I tempi delle indagini
Dopo la chiusura delle indagini, un magistrato avrà tre mesi (15 mesi per reati di mafia e terrorismo) per presentare la richiesta di rinvio a giudizio, quella che, se accolta dal giudice, porta all’inizio del processo. Se la richiesta non viene presentata, il procuratore generale presso la Corte d’appello può avocare il fascicolo e decidere cosa farne. Molto spesso, infatti, i magistrati tengono per mesi e a volte anni indagini chiuse, in attesa di trovare il tempo di chiedere il rinvio a giudizio o l’archiviazione. Circa il 70 per cento delle prescrizioni avviene infatti in fase di indagine.
Aumento delle pene
La riforma stabilisce l’aumento delle pene per una serie di reati che destano particolare allarme sociale: furti in casa, rapine, rapine aggravate ed estorsione. Aumenta anche la pena per il reato di voto di scambio politico-mafioso. La riforma introduce anche la possibilità, per il giudice, di decidere l’estinzione del reato in caso di risarcimento del danno, così da velocizzare le cause per i reati più lievi.
Teleconferenza
La riforma stabilisce che imputati per reati gravi e gravissimi potranno partecipare al dibattimento soltanto in video conferenza. Anche testimoni e collaboratori di giustizia potrebbe comparire in aula tramite questo sistema. Le eccezioni alla regola dovranno essere esplicitamente motivate dal giudice. Gli avvocati hanno protestato con forza in particolare contro questa disposizione, per le difficoltà a difendersi trovandosi in un posto diverso dal tribunale.
Quindi cosa se ne dice?
Della riforma si parla piuttosto male. I magistrati, rappresentati dall’Associazione nazionale magistrati, hanno protestato duramente contro la legge. L’ANM vorrebbe eliminare le norme sull’avocazione dei fascicoli di inchiesta, vorrebbe allungare ancora di più i termini di prescrizione – che invece gli avvocati vorrebbero ridurre – e infine chiede che il governo non intervenga in alcun modo sulle intercettazioni. Anche gli avvocati penalisti hanno criticato la riforma, in genere per i motivi opposti. I loro organi di rappresentanza hanno proclamato diversi scioperi contro la legge, accusandola di limitare ancora di più il diritto alla difesa che, dicono, nel nostro paese è già molto compresso.

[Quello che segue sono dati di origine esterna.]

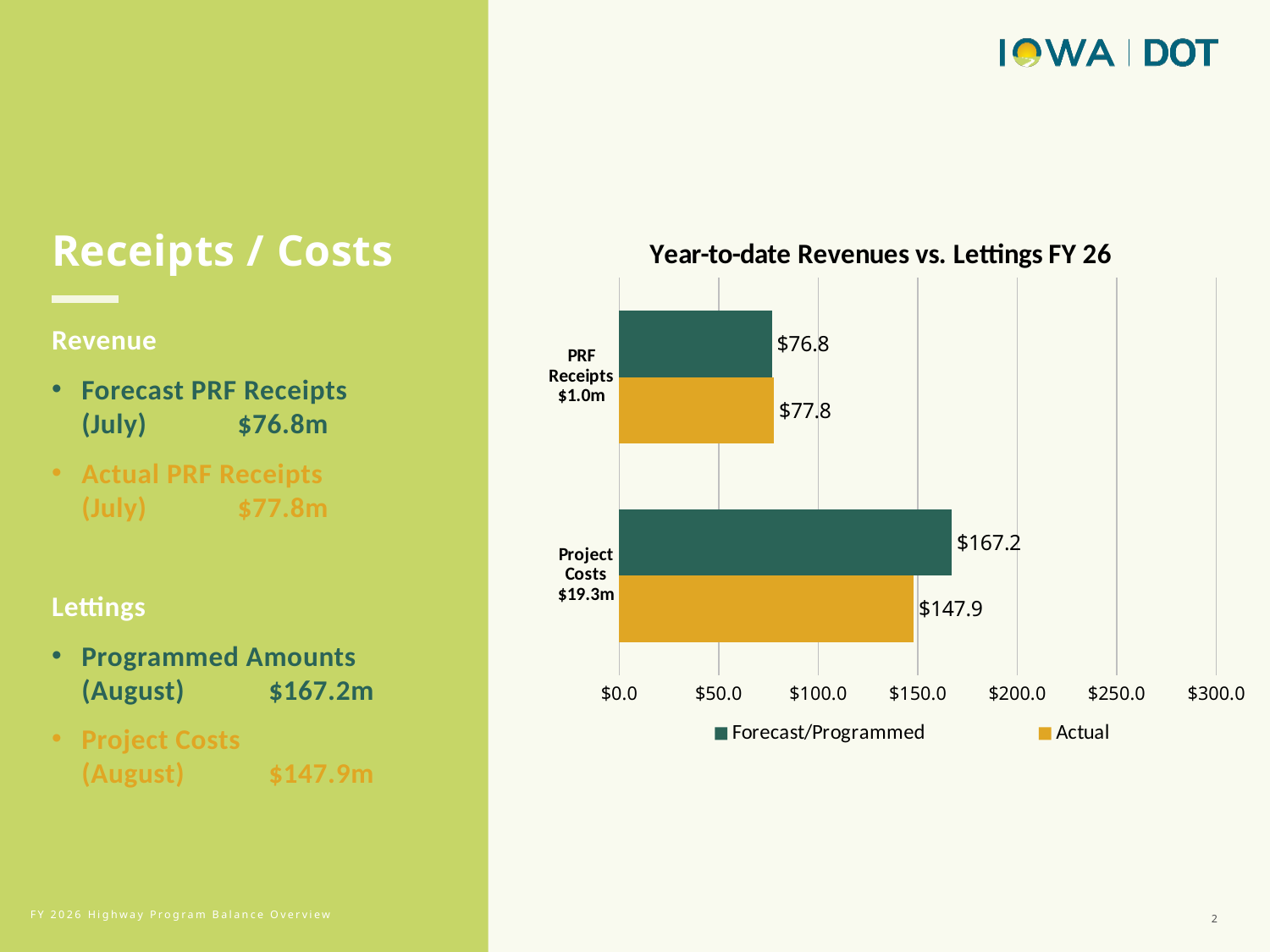
Which category has the highest Forecast/Programmed value? Project Costs What is the Actual value for PRF Receipts? $77.8 What is the title of the chart? Year-to-date Revenues vs. Lettings FY 26 What is the difference between the Forecast/Programmed and Actual values for Project Costs? $19.3 What is the Actual value for Project Costs? $147.9 How many series does the legend list? 2 What kind of chart is shown on the slide? Bar chart What is the Forecast/Programmed value for Project Costs? $167.2 Which category has the lowest Actual value? PRF Receipts Is the Actual value for Project Costs greater or less than $100.0? greater What is the Forecast/Programmed value for PRF Receipts? $76.8 Which is larger for PRF Receipts, the Forecast/Programmed value or the Actual value? Actual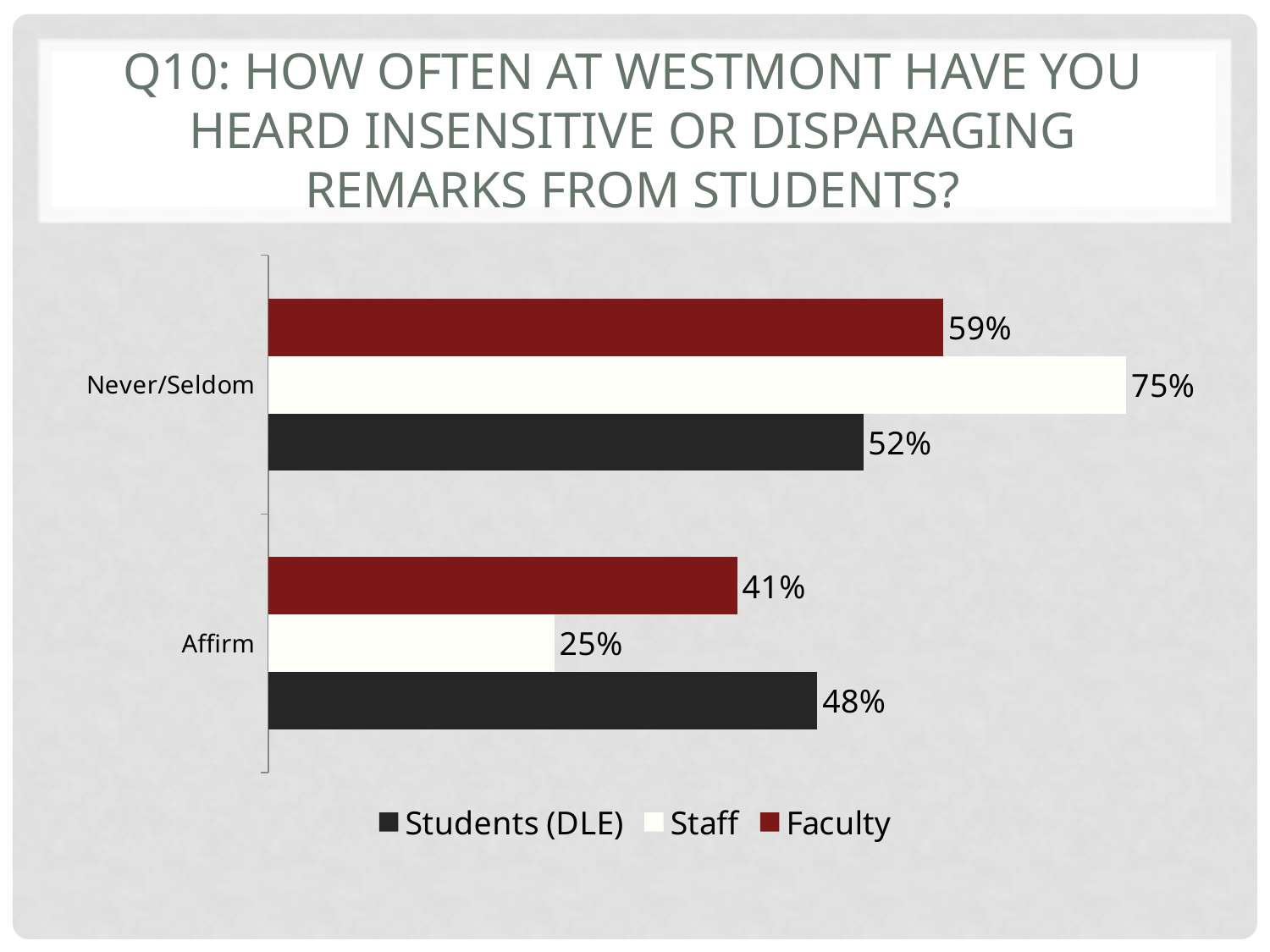
What percentage of Students (DLE) answered Affirm? 48% What is the difference between the Staff and Students (DLE) values for Never/Seldom? 23% What percentage of Staff answered Affirm? 25% How many series does the legend list? 3 Which group has the highest value for Never/Seldom? Staff What kind of chart is shown on the slide? Bar chart Which is larger: the Faculty value for Affirm or the Students (DLE) value for Affirm? Students (DLE) What percentage of Staff answered Never/Seldom? 75% Which group has the lowest value for Affirm? Staff How many categories are shown on the chart? 2 What is the difference between the Faculty and Staff values for Affirm? 16% What percentage of Faculty answered Never/Seldom? 59%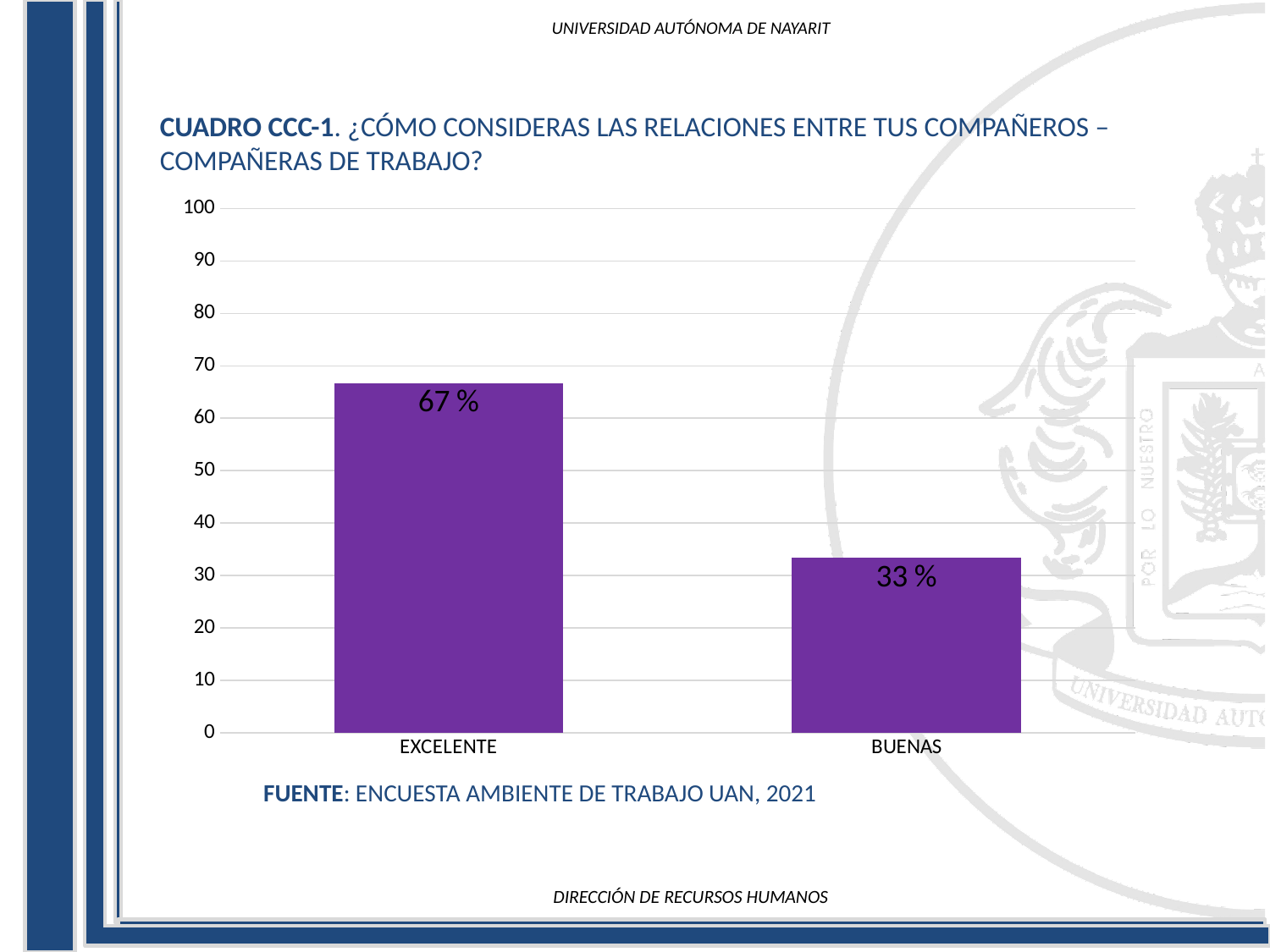
What is the difference between the values for EXCELENTE and BUENAS? 34 % Which category has the highest value? EXCELENTE What is the value for BUENAS? 33 % What kind of chart is shown on the slide? bar chart What is the value for EXCELENTE? 67 % How many categories are shown on the x axis? 2 What is the maximum value shown on the y axis? 100 Which is larger, the value for EXCELENTE or the value for BUENAS? EXCELENTE Is the value for EXCELENTE greater or less than 60? greater What source is cited below the chart? ENCUESTA AMBIENTE DE TRABAJO UAN, 2021 Which category has the lowest value? BUENAS Is the value for BUENAS greater or less than 40? less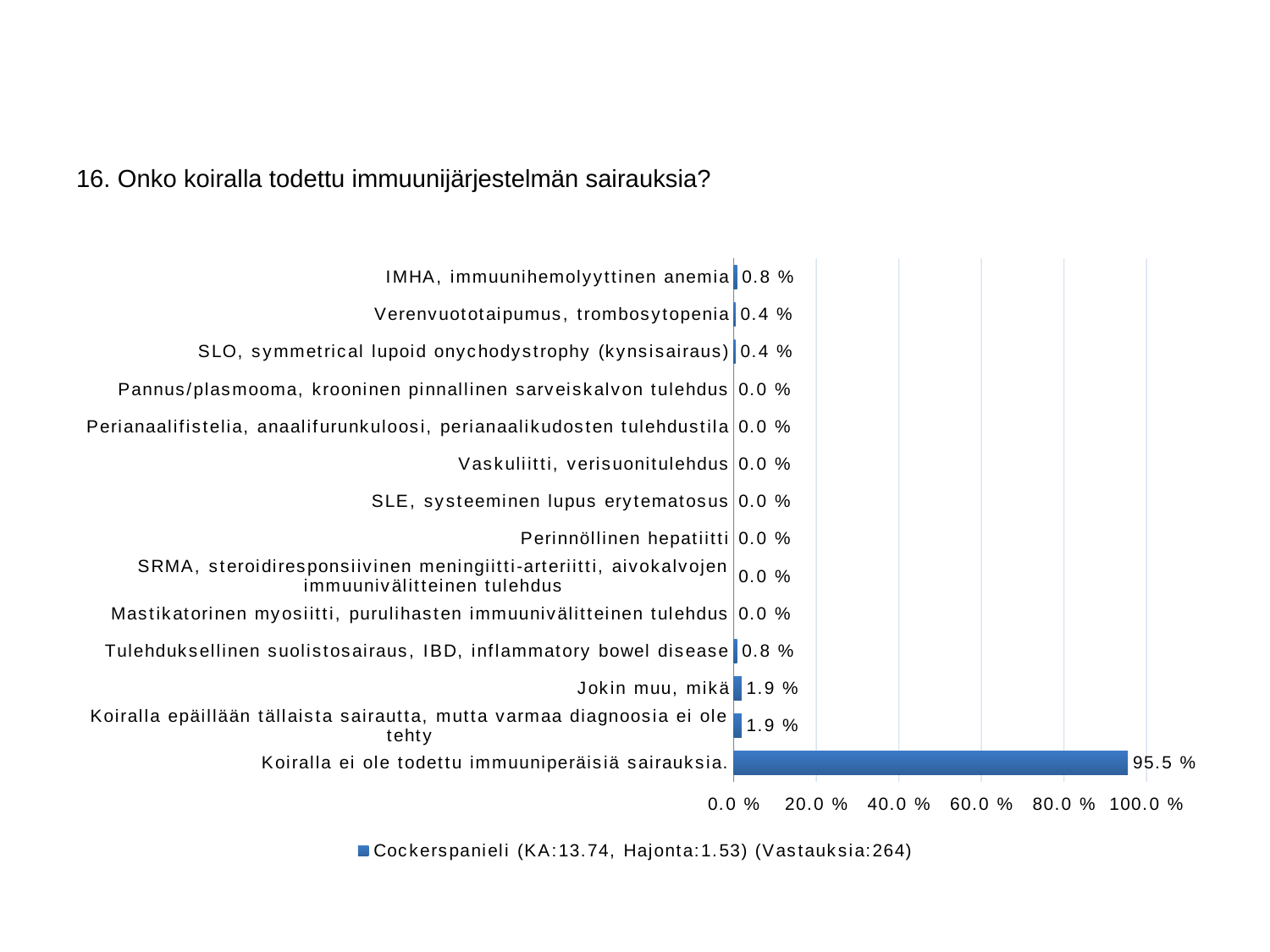
What is the value for "SLO, symmetrical lupoid onychodystrophy (kynsisairaus)"? 0.4 % What is the value for "Koiralla ei ole todettu immuuniperäisiä sairauksia."? 95.5 % How many categories are shown in the chart? 14 What is the difference between the values for "Koiralla ei ole todettu immuuniperäisiä sairauksia." and "Jokin muu, mikä"? 93.6 % Which category has the highest value? Koiralla ei ole todettu immuuniperäisiä sairauksia. Is the value for "Koiralla ei ole todettu immuuniperäisiä sairauksia." greater or less than 80.0 %? greater What is the value for "IMHA, immuunihemolyyttinen anemia"? 0.8 % How many series does the legend list? 1 Which is larger: the value for "IMHA, immuunihemolyyttinen anemia" or the value for "Verenvuototaipumus, trombosytopenia"? IMHA, immuunihemolyyttinen anemia What kind of chart is shown on the slide? bar chart What is the value for "Jokin muu, mikä"? 1.9 % What is the title of the slide? 16. Onko koiralla todettu immuunijärjestelmän sairauksia?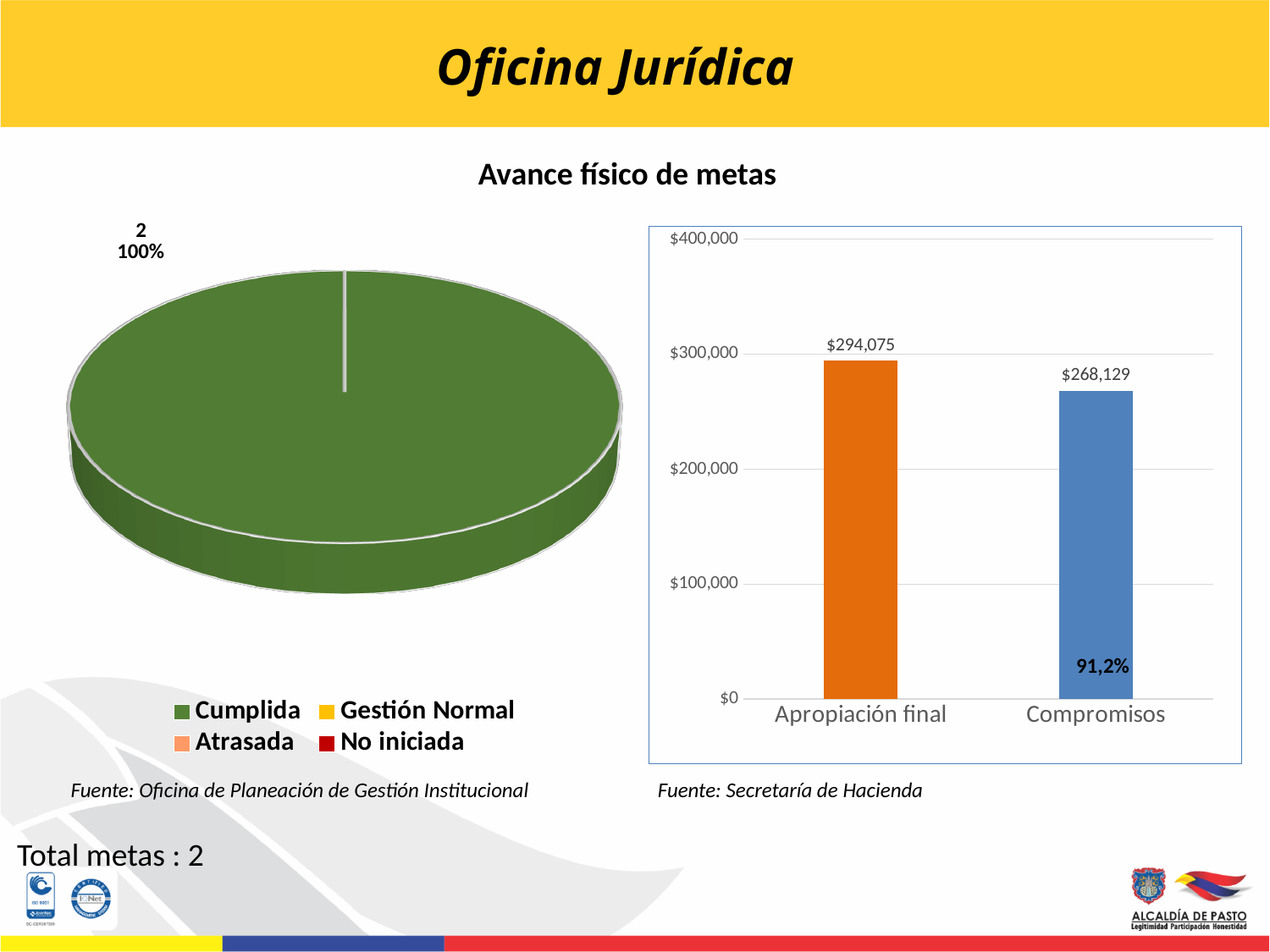
On the bar chart on the right, is the value for Compromisos greater or less than $300,000? less On the bar chart on the right, which category has the higher value, Apropiación final or Compromisos? Apropiación final What kind of chart is the chart on the right side of the slide? Bar chart On the bar chart on the right, what is the difference between Apropiación final and Compromisos? $25,946 On the pie chart on the left, what share does the Cumplida slice represent? 100% On the bar chart on the right, what is the value for Apropiación final? $294,075 On the bar chart on the right, what is the value for Compromisos? $268,129 What kind of chart is the chart on the left side of the slide? Pie chart What is the title shown above the charts on the slide? Avance físico de metas How many entries does the legend of the pie chart on the left list? 4 On the bar chart on the right, how many categories are plotted? 2 On the bar chart on the right, what percentage label is shown on the Compromisos bar? 91,2%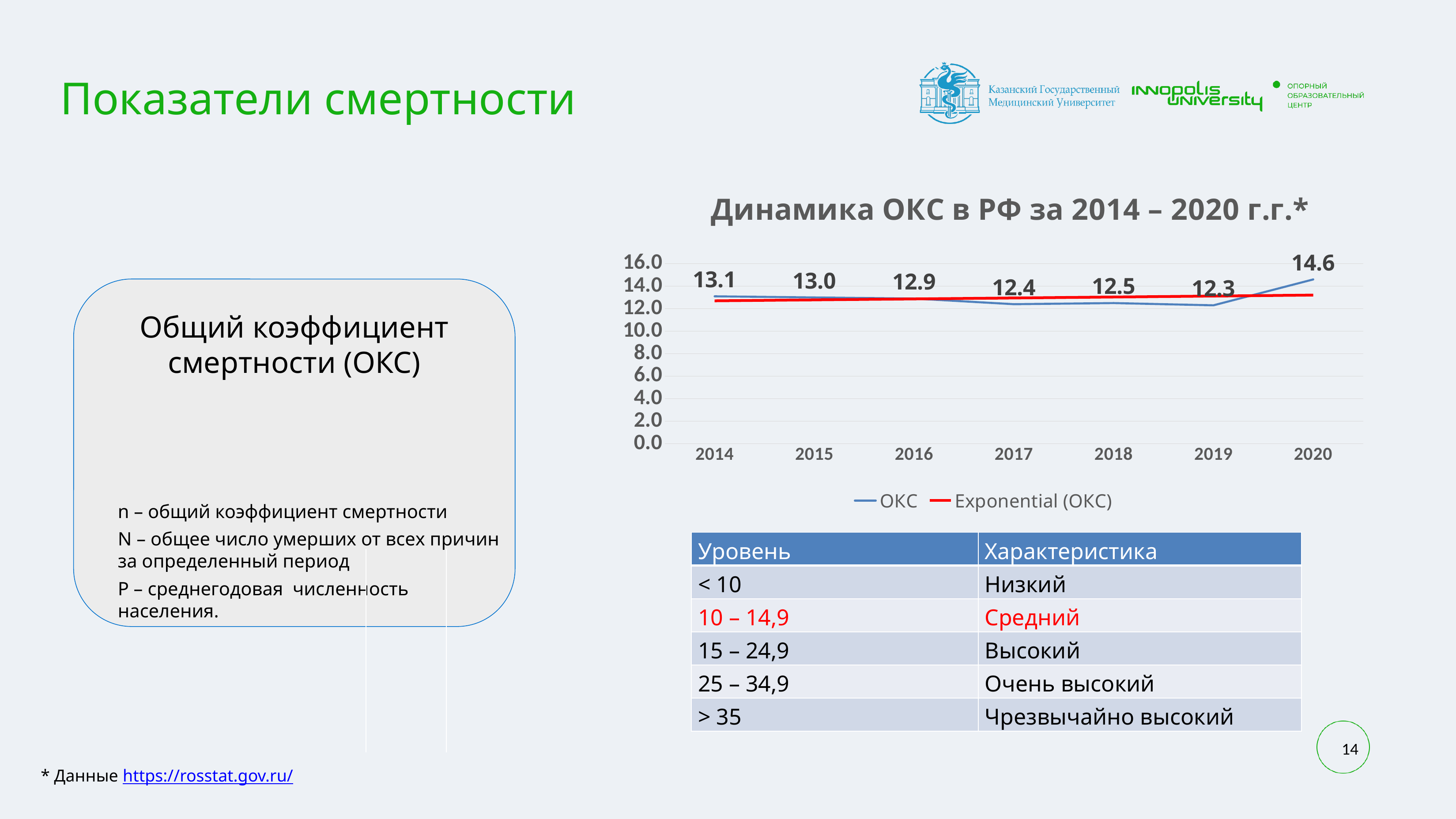
Is the ОКС value for 2016 greater or less than 14.0? less What kind of chart is shown on the slide? line chart How many years are plotted on the x axis of the chart? 7 What is the ОКС value for 2014? 13.1 Which year has the highest ОКС value? 2020 How many series does the chart legend list? 2 What is the title of the chart? Динамика ОКС в РФ за 2014 – 2020 г.г.* What is the ОКС value for 2020? 14.6 What is the difference between the ОКС values for 2020 and 2019? 2.3 What is the ОКС value for 2017? 12.4 Which year has the lowest ОКС value? 2019 Which year has a larger ОКС value, 2014 or 2018? 2014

Nel tentativo di conciliare le opposte richieste, la riforma ha finito con l’essere poco incisiva ed efficace, ha scritto Ferrarella sul Corriere della Sera. Ad esempio, grazie alle nuove norme sulla prescrizione, un processo per corruzione potrà durare fino a 20 anni. Il 70 per cento delle prescrizioni avviene in fase di indagine, non durante il processo, mentre la metà di tutte le prescrizioni si verifica in quattro distretti particolarmente sovraccarichi di lavoro o male organizzati (Napoli, Roma, Torino e Venezia): per risolvere questi problemi, però, la riforma fa bene poco.